一边翻着砂锅,一边觉得自己不是东西了,心里发誓好好对待人家,就是个小妹妹啊,活着不容易,这次简直把老三吓坏了。
这边人家来火车站接黄炜业,人没接到有点遗憾,不过听说是孩子生病了没办法。
这边是村长来接的,黄炜业老家就是叫古河,村前一条河,不知道多少年了,村子在那里依山傍水的。
人家村长亲自来接,自己带着几个青年一起来的,毕竟是战斗英雄,他自己脸上有光的很。
“实在是不好意思,孩子生了急病,不敢耽误,一下火车就马上去医院了,没来得及跟您打声招呼。”
张南山自己摆摆手,他自己就是一个普通农民,五十岁左右,脸上纹路很深刻,一看就是风吹雨打有经历的人。

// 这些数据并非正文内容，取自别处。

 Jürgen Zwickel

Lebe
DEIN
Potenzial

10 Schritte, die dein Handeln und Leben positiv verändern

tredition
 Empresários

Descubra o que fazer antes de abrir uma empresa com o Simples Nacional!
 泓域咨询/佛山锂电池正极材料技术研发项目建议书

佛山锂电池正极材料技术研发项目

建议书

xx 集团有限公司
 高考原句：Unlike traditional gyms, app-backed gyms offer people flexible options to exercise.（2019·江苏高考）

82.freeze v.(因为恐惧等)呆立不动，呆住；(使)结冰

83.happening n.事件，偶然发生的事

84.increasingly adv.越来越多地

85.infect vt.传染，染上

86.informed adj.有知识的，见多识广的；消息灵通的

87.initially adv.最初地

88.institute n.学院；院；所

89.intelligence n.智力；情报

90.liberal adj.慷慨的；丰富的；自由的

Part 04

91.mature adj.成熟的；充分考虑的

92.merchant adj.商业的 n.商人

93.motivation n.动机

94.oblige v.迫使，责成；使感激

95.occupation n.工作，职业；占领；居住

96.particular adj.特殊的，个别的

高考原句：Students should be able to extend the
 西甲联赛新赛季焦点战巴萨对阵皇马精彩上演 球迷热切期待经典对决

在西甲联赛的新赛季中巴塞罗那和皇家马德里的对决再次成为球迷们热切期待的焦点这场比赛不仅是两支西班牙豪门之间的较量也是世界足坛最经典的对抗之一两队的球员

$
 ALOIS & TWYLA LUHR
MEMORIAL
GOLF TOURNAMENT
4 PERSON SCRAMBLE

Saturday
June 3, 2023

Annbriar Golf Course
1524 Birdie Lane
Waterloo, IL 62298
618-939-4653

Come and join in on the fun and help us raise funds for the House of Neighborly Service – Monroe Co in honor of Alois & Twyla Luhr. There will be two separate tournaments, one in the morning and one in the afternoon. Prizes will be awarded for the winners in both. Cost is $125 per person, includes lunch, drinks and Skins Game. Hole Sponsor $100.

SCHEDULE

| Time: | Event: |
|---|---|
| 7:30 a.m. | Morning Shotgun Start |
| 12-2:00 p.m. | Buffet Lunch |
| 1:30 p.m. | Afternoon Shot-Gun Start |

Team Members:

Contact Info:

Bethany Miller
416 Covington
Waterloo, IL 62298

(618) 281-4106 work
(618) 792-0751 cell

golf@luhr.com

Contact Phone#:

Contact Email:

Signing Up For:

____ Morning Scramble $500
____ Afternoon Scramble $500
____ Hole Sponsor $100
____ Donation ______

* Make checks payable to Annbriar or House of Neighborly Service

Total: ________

“大妹子,没事,孩子好了才算是真的,咱们啊先回去,你们带着的行李都给装好了,咱们回去了再说。”
人家说话很朴实了,一股子大碴子味,说得尽量的往普通话上面靠,但是还是带着味道,特别爽快。
宋阳自己扶着郎菊南坐上去,这还没有别的车子了,全是牛车,走的慢点,但是特别稳当。
宋阳自己就在下面走,他自己看着张南山自己在下面走,自己死活不上车。
人家村长和其他人在后面跟着了,你一个年轻小伙子就得坐车啊,宋阳自己干不出这样的事情来,大家一起走呗。
其实不太远,走路的话一个小时,古河这个村子就是这个公社里面日子最好过的了。
主要是县城离得特别近,其实就是挨在一起了,只不过就是行政区划的时候没有划上,人家古河地好,而且后面靠着山系,前面就是河。
作者有话要说: 二更了,今天下午去祭祖,我自己踩着高坟去压坟头纸,看着打成花的纸钱,层层叠叠的盖着,下面是旧岁的已经褪色,年年如故。
等着纸灰纷纷扬扬,和着北风落满山头,各自还其家,亲戚或余悲,他人亦已歌。应当热爱生活,热爱你所在的每一天,每一个不曾起舞的日子,都是对自己的辜负。百年之后,不过黄土一抔。